One of the massive problems around Bio-IT is moving data (go figure), storing data (again …), and processing data. I’ve heard some people provide arguments as to why accelerators won’t play there … and then I hear from people who have a limited time to get their work done, subject to an ever growing mound of data.

Their only real hope are accelerators. I suspect we will see more of these going on.

BTW: what got me looking at that was seeing people searching Google for GPU-HMMer from NVidia press releases … for our competitors. Its amusing … at some level …

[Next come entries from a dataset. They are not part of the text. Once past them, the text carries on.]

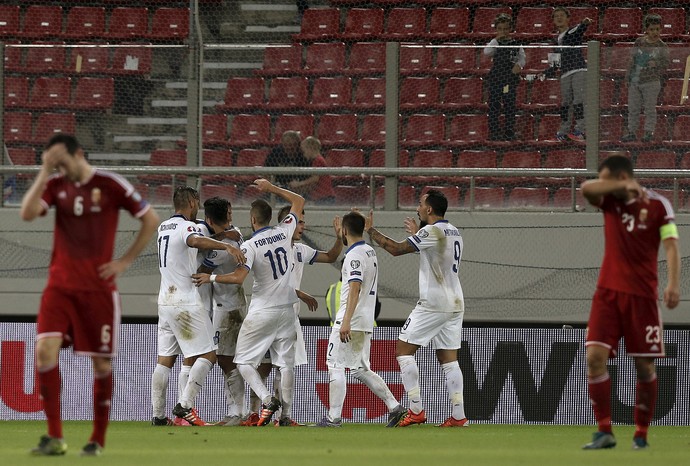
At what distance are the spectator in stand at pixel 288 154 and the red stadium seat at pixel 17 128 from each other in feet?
8.90

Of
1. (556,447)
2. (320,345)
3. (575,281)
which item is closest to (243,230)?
(320,345)

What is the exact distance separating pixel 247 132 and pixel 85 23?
4319 mm

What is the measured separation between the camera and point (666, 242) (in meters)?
8.12

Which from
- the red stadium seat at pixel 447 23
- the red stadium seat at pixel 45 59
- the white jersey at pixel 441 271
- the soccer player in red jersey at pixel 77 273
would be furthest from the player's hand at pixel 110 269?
the red stadium seat at pixel 447 23

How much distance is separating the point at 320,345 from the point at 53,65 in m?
4.48

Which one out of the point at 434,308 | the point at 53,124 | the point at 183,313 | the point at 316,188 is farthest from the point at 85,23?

BTW, I should point out that, due to a trademark just granted Sean Eddy at Janelia farms, anyone (including us) who have something that “isn’t HMMer”, will either have to a) rename it to avoid confusing the mark, or b) simply stop distributing it. The rationale behind this is explained in this post. I take issue with the discussion on forking, as from what I understand it, the team tried to submit the changes back to the core team. They were not accepted as I remember.

So, it is quite likely that our patches will be resubmitted. Question of whether or not they will be accepted is another story.

However, I should point out that in the GPL world, such use of trademark with GPL to control distribution and what gets called the product, usually winds up with something not unlike what has happened to Mozilla. In Debian, Ubuntu, and a myriad of other distributions, which have applied styling, or security patches, bug fixes, etc. you are not legally allowed to call that product Mozilla *.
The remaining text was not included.